It’s time to support the cause dearest to your heart by putting up some cash!

Five nonprofits need help in their bid to win more than $20,000 in this year’s Detroit News holiday contest.

The top 5 Detroit non-profits have made it to our final round and the one who raises the most money will win $20,000 gifted from The Detroit News (Photo: Detroit News)

The groups have moved on to The Detroit News Holiday Cheer for Charity’s second round, which kicks off at noon Wednesday and runs through noon Dec. 23. They received the most votes from readers in the contest’s first round.

In this round, the finalists are challenged to raise the most money and the winner receives the $20,000 grand prize. They also keep the money they raise in the contest.

Be sure to show your support for your favorite on social media and tag us in your posts. 

For more information on how to participate, visit

This year’s finalists are:

Judges Emily Stanczak, left, 9, of Auburn Hills and Amaria Clark, 10, of Redford carefully consider their choices from an array of fancifully dressed dolls during the annual judging of the Goodfellows doll-dressing competition at Comerica Bank in downtown Detroit on Monday, Nov. 19, 2018. Hundreds of volunteers dress the thousands of dolls that will be distributed to little girls from poor families in Detroit and nearby cities. (Photo: John T. Greilick, Detroit News)

Detroit Goodfellows 

Known as the charity that works to give every child a Christmas, theOld Newsboys Goodfellow Fund of Detroit is an iconic Detroit nonprofit that’s been around from more than a century.

“The mission that we have been committed to for the past 106 years is ‘No kiddie without a Christmas,'” said Sari Klok-Schneider, the nonprofit’s executive director.

This year, the Goodfellows estimates it will distribute about 30,000 Christmas packages to needy children. The boxes contain clothes, dental kits, books and toys.

James J. Brady, who was director of the Internal Revenue Service in Detroit, started the charity in 1914 after seeing a cartoon of a forlorn child in The Detroit News.

Its largest fundraiser is the Detroit Goodfellows Sales Day, when its volunteers take to Metro Detroit’s streets the Monday after Thanksgiving to sell special editions of The Detroit News and Detroit Free Press.

Klok-Schneider said if the group wins the Cheer for Charity contest, it will use the prize to buy items for next year’s Christmas gift bundles for children.

“We would make them bigger and better,” she said. “Every year, we try to improve them in terms of what we give the kids.” 

A coyote at the Howell Nature Center in Howell, Michigan. (Photo: Detroit News file)

Howell Nature Center 

The Howell Nature Center is the place police and people turn to when they come across wounded wild animals.

But it also offers outdoor education and recreation programs, children’s summer camps, a wildlife rehabilitation clinic and a teaching zoo on its 230 acres of woods and wetlands located around Pleasant Lake in Livingston County.

“Our mission is to teach people how to be faithful caretakers of each other and the world around them,” Elizabeth Schultz, the center’s manager of community engagement and programs. “That’s at the nucleus of all of our programs.”

Schultz said the number of patients at its wildlife rehabilitation clinic rises every year. Most cases are animals injured in interactions with humans, such as an attack by a pet or being hit by a car. 

“We’ve had a record-breaking year every year,” she said. “So far this year, (we’ve) already treated 4,200 and it’s not even over yet.”

Schultz said the center plans to use the money raised through the Holiday Cheer for Charity contest to helping fund its wildlife clinic’s operations.
□ □ □ □ □ □ □
■ Tasks and exercises:
A. According to the article on the Holiday Cheer for Charity contest, what items do the Goodfellows Christmas packages contain? List them all.
B. In the article on the Holiday Cheer for Charity contest, why did the five groups move on to the contest's second round?
C. Continue the article on the Holiday Cheer for Charity contest from where it ends.
The entries come from a source unrelated to the article on the Holiday Cheer for Charity contest.

■ Material supplied:
□ □ □ □ □ □ □
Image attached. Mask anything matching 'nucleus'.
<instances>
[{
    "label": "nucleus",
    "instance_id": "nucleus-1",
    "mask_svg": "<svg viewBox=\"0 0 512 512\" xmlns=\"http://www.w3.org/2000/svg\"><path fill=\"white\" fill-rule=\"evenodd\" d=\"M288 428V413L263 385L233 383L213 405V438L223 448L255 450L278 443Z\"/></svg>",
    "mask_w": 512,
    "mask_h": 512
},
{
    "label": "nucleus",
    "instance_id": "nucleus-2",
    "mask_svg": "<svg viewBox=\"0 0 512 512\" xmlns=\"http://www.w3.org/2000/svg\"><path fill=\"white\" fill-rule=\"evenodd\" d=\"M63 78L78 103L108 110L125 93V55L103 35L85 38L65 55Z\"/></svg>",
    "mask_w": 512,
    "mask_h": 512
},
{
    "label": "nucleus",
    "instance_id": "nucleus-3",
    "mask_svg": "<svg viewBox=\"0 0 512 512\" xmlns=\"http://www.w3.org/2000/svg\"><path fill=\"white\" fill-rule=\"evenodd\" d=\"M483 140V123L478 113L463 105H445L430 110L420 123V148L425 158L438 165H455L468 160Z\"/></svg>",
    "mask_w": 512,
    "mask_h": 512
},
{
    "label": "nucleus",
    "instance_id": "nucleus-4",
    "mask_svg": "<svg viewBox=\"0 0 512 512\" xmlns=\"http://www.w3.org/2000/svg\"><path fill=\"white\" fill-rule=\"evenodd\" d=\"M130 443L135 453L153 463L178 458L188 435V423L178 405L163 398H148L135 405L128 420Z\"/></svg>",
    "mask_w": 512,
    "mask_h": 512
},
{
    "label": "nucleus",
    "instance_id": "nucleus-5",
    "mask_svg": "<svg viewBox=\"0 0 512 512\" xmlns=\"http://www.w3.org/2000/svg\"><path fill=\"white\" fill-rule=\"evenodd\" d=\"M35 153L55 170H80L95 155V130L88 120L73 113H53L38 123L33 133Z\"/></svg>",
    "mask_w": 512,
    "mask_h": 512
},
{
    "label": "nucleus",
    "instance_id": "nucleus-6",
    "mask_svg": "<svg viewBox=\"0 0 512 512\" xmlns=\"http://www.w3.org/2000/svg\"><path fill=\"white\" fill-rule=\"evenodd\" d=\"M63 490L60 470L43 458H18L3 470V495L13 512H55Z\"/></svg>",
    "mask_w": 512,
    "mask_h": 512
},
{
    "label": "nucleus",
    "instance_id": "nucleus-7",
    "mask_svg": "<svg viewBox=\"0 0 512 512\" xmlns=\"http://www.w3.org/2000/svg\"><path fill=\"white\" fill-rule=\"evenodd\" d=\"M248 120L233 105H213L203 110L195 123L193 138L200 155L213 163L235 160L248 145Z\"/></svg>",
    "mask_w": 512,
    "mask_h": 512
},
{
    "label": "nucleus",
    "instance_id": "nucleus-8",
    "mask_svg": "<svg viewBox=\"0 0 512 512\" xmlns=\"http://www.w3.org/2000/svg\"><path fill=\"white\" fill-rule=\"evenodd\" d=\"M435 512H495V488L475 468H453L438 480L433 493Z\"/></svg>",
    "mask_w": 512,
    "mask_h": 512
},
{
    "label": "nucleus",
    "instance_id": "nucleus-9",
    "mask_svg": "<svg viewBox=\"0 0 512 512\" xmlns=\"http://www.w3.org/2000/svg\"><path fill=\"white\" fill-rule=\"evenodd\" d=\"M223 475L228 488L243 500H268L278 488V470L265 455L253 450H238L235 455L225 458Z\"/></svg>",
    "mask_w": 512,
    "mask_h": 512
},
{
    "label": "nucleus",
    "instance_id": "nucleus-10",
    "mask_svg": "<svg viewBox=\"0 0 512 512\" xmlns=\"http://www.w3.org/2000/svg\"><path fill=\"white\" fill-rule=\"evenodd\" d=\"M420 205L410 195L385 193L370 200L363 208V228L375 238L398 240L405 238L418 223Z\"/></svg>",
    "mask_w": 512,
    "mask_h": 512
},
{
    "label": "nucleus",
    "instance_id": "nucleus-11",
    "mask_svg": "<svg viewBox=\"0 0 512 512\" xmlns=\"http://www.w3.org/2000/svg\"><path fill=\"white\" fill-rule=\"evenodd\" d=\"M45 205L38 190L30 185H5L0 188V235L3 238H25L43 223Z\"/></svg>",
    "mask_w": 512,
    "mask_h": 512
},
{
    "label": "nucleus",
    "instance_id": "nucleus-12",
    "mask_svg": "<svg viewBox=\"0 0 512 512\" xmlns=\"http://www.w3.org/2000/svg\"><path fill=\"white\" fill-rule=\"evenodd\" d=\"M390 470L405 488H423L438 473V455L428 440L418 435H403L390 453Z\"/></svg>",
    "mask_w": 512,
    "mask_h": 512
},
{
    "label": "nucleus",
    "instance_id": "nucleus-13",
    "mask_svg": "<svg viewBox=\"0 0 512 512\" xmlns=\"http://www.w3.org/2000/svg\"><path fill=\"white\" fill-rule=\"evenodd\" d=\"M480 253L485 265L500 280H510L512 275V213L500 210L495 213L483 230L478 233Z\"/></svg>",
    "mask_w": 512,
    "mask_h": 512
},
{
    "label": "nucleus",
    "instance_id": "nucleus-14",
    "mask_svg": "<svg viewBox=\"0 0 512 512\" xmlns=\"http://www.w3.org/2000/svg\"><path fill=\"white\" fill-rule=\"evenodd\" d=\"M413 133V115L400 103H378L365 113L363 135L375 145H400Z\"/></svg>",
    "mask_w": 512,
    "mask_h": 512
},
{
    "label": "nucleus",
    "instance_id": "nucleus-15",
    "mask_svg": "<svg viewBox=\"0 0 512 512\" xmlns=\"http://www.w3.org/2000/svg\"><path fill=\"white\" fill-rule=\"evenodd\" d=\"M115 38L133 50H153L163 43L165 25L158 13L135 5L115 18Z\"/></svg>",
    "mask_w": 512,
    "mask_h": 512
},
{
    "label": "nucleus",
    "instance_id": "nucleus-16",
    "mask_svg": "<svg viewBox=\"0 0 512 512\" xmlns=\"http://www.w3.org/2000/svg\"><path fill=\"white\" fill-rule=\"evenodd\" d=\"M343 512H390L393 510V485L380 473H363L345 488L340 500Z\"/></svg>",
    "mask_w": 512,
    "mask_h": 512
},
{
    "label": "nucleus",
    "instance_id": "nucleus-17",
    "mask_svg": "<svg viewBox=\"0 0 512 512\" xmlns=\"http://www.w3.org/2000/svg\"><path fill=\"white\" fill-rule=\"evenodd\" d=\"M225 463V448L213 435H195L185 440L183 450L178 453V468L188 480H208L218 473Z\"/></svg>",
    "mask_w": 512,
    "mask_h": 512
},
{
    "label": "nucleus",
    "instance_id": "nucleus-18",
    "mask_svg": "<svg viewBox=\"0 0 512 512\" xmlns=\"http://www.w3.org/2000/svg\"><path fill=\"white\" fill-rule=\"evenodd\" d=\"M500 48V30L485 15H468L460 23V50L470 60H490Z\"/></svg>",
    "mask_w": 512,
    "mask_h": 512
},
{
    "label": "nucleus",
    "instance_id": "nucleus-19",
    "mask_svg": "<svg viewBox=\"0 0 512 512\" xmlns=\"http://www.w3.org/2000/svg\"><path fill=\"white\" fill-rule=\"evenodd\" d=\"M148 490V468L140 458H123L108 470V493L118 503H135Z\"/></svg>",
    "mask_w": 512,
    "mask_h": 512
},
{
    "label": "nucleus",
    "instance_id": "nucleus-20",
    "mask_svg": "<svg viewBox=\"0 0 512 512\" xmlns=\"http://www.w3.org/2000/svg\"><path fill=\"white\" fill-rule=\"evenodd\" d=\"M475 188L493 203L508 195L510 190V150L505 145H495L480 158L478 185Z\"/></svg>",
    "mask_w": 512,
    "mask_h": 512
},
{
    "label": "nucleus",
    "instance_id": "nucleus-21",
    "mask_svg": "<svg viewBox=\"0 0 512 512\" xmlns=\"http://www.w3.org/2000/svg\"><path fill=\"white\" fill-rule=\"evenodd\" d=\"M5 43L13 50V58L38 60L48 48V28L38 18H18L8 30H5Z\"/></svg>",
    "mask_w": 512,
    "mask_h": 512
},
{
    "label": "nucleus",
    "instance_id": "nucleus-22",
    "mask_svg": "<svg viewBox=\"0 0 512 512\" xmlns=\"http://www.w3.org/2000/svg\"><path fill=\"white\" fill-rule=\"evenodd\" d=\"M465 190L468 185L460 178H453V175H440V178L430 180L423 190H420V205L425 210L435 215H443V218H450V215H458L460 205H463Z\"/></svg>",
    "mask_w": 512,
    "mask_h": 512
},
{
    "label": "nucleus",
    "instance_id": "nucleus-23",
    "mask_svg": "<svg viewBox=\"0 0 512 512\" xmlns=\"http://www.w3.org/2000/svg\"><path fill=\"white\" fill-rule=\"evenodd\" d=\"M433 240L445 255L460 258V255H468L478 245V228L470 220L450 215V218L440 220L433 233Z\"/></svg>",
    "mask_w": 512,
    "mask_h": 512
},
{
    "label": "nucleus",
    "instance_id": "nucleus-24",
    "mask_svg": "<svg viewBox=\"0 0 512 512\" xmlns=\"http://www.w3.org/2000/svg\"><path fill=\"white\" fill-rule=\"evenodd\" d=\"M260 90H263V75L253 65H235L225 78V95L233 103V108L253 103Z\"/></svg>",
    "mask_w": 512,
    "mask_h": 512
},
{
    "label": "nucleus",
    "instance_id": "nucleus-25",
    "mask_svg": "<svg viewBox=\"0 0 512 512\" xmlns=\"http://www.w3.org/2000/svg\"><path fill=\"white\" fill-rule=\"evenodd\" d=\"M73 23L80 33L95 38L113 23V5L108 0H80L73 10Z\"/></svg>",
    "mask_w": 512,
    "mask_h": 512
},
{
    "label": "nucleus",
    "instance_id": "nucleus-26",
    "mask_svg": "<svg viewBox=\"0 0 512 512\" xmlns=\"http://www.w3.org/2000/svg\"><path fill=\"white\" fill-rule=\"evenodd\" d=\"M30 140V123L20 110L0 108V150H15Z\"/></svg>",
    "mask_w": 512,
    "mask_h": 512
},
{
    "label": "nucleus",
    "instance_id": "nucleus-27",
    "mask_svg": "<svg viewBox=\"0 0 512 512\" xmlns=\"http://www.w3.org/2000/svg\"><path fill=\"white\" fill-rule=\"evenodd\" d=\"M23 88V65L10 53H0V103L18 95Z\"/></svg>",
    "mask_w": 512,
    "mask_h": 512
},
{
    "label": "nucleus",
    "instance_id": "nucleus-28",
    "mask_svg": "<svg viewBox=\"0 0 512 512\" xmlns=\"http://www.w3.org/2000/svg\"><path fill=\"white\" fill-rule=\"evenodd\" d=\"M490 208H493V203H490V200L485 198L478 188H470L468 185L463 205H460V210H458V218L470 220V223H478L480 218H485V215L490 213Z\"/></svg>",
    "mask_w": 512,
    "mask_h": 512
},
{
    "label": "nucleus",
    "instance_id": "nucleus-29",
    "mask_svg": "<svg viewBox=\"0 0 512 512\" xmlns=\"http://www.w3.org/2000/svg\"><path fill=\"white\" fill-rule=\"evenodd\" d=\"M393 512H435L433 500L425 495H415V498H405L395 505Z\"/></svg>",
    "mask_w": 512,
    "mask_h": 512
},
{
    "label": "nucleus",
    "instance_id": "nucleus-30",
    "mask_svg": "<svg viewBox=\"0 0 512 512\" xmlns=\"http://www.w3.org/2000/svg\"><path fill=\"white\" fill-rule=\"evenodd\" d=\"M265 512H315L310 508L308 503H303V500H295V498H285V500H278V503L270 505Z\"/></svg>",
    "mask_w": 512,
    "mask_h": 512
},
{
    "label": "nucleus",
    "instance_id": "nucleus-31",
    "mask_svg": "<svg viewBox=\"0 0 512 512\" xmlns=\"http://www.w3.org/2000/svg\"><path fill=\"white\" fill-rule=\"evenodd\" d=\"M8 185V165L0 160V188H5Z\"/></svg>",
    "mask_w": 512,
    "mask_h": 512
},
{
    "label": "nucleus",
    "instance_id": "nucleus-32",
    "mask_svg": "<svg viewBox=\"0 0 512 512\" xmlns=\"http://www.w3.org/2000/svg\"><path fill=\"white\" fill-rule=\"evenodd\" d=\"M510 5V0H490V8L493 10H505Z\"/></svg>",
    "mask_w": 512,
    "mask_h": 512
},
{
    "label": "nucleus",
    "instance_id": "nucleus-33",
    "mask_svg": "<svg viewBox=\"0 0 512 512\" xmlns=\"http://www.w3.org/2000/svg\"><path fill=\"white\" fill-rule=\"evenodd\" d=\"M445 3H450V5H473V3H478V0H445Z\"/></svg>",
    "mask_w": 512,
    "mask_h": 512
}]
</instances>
□ □ □ □ □ □ □
■ Results:
A. Clothes, dental kits, books and toys.

B. The five groups advanced because they received the most votes from readers in the contest's first round.

C.
“Not only do we have our patients, but we have more than 70 permanent resident animals in our park and it will help us take care of them, too.”

Kids-TALK Children’s Advocacy Center 

Melanie Richards, director of the Kids-TALK Children’s Advocacy Center,  said the group’s mission is essentially to “give children who have suffered abuse back their childhoods” in Michigan’s most populous county. 

“We’re the only children’s advocacy center in Wayne County, but a lot of people don’t know what we do,” she said. “We help families get on a path to healing and hope. We’re just trying to support them.”

Based in Detroit, the center serves children in Wayne County and up to 17 years old who are suspected victims of sexual abuse, physical abuse, neglect or other forms of psychological trauma.

As part of The Guidance Center, a nonprofit that works to strengthen families and change lives, Kids-Talk Children’s Advocacy Center operates out of two locations, one in Detroit and another in Southgate.

Last year, the Kids-TALK Children’s Advocacy Center provided service to nearly 2,200 children. 

If it wins the grand prize, the center will use the money to continue its efforts, Richards said. Most of the center’s funding comes from grants and private donors.

“The number of children who need services from us is growing every year,” she said. “We want to serve as many children as we can and support them so they can heal.” 

Maybury Farm 

Old MacDonald has turned his farm into a classroom at Maybury Farm in Northville.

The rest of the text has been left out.